We attended the wake today. Luckily the funeral home had a seperate room which had an aviary full of finches which we could leave Annie in with our Aunt while we went in to say goodbye.
When we went to leave Annie went to hug our other aunt goodbye and when the aunt picked her up to hug her, Annie looked over her shoulder and saw Peggy. I didn't realize Annie had even seen her until we got to the car and she asked me why Peggy was sleeping in there.
She also asked when she would be coming back. I told her she wouldn't be back and we would see her someday in heaven. Annie told me no... just that she was very sick and Jesus would make her better in heaven then she would be back.

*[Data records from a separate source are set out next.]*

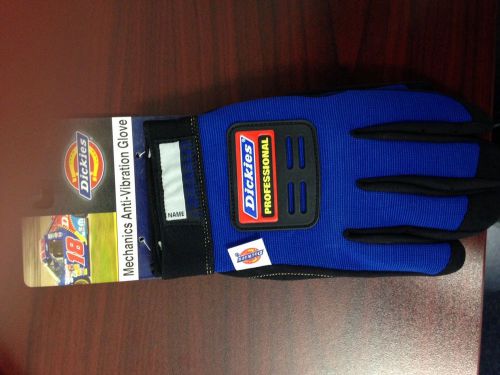Men&#039;s Dickies Mechanic Anti Vibration Gloves Size Large Blue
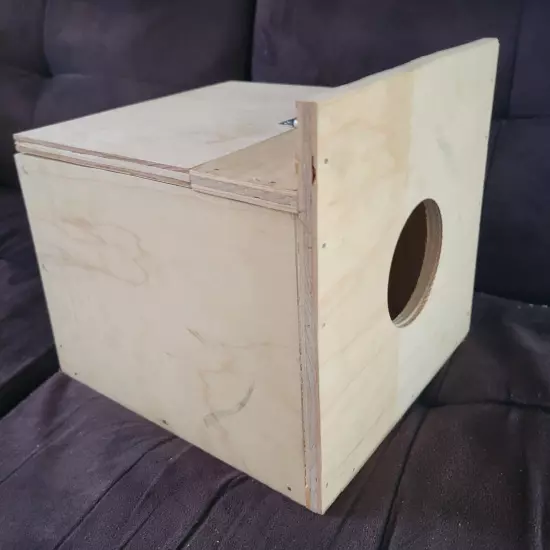 Bird Nest Box( 10"x10"x 8") For Cockatiel, Lovebird, English parakeets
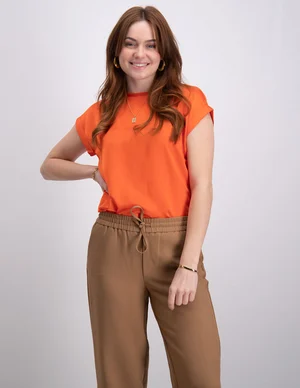 Vila VIELLETTE S/S SATIN TOP/SU - NOOS 14059563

I don't know your whole story but when my kids were 2 and 5 my grandma died. I took them to the funeral home before "calling hours" started and then before the funeral started, before anyone else had arrived. I let them walk up to the casket, touch my grandma and ask questions. They were 5 and 8 when my grandfather died and we did the same thing then. It is important that children learn to handle death and see it as a part of life. I am advisor for a girls group, we had an 18 year old that had never been to a funeral. Her grandmother died. They told her she had to go to the funeral home, she latched on to either side of the door jam and they had to pry her off. I am NOT kidding and this was a kid I'd have thought was normal and mature in every way. 6 weeks later her grandfather dies and the same thing all because her parents had shielded her and tried to protect her from this sort of event.